Lu Watters
(under construction)

Leader of a Jazz rebellion
Lu Watters wanted to start a musical rebellion in popular music around 1940, and succeeded beyond his wildest dreams. Building a very successful band with a unique style and independent fan base on the West Coast launched the Traditional Jazz revival that spread world wide in the 1940s and ‘50s.
He launched a world wide revolution in music (or a counter-revolution depending on your perspective). Watters and his compatriots felt the music of the big bands and dance orchestras had become predictable and bland. It was certainly no fun for the musicians to play the same insipid charts nightly. He wanted to bring back the excitement, tunefulness, improvisation and rough edge of early jazz.

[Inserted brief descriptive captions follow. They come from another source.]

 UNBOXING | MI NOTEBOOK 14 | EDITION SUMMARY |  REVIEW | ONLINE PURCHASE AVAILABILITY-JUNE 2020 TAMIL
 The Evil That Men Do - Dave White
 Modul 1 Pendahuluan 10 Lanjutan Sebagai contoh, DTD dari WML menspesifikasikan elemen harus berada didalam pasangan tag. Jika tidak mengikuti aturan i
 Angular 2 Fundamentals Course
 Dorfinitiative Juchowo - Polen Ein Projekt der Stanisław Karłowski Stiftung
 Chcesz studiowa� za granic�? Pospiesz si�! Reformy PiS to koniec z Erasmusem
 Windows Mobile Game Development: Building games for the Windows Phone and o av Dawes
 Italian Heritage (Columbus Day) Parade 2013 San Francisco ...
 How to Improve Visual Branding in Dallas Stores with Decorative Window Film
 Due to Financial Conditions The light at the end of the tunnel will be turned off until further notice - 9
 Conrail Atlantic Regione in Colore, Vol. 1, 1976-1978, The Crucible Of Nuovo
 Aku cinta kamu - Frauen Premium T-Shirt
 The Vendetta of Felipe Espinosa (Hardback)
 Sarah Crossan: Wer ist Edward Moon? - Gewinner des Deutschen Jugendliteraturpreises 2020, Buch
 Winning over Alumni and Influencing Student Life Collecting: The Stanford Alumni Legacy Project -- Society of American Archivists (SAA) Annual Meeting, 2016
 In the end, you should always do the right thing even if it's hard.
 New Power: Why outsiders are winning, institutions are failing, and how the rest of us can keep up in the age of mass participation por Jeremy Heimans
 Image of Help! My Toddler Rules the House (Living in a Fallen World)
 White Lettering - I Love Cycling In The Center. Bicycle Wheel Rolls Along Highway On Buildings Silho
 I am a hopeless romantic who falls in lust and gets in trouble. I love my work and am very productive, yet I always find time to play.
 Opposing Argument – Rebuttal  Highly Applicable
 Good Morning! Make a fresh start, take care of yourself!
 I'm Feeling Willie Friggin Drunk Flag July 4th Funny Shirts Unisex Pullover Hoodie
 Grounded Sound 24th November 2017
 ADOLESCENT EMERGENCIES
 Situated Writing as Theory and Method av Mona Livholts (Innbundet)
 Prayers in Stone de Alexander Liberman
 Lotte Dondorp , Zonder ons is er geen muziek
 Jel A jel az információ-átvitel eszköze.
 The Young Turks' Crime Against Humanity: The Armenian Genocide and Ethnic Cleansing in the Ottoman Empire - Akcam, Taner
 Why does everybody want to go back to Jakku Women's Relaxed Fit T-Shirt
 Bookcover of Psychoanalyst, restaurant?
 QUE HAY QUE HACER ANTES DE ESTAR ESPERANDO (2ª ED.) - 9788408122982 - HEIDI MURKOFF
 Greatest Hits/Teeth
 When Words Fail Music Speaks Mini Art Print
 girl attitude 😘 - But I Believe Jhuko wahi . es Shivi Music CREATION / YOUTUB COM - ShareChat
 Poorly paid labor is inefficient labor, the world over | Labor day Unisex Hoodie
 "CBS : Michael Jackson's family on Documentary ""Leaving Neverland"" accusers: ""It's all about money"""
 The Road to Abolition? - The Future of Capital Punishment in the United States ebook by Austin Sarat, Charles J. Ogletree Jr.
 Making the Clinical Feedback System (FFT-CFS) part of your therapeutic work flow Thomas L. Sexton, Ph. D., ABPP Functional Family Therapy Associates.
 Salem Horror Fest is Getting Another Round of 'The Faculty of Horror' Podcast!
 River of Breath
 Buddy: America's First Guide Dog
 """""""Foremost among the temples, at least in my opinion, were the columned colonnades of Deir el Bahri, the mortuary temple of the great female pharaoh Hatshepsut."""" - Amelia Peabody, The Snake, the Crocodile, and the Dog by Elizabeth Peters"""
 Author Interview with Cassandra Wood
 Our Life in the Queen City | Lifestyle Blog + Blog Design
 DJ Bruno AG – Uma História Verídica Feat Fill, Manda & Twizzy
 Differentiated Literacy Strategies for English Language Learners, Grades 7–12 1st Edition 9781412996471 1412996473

The new movement was inspired by, and emulated the music of earlier generations: Joe King Oliver, Jelly Roll Morton, and Ragtime. It required a shift of thinking and reformulation of style, technique and performance.
I suspect that when the revolution succeeded, Lu was surprised to find himself leading a world wide movement reviving early jazz style. But Watters also found himself a target in the bruising “jazz war” between moldy figs and modern jazz partisans. And the entertainment business is a meat grinder he chose to exit before it ground him down. I believe it was those disputes and the persistent headaches of the music business itself, that prompted his retirement from music in the 1950s.
Quite frankly I think Lu was just too savvy, too smart, too interested in the wide and wonderful world to become a cog in the corrupt and maddening music industry. He developed other interests and deep passions: gems, geology and environmental activism He left behind adulation and success to follow his own curiosity and intelligence where it would lead. One can regret or admire his refusal to limit himself to one field.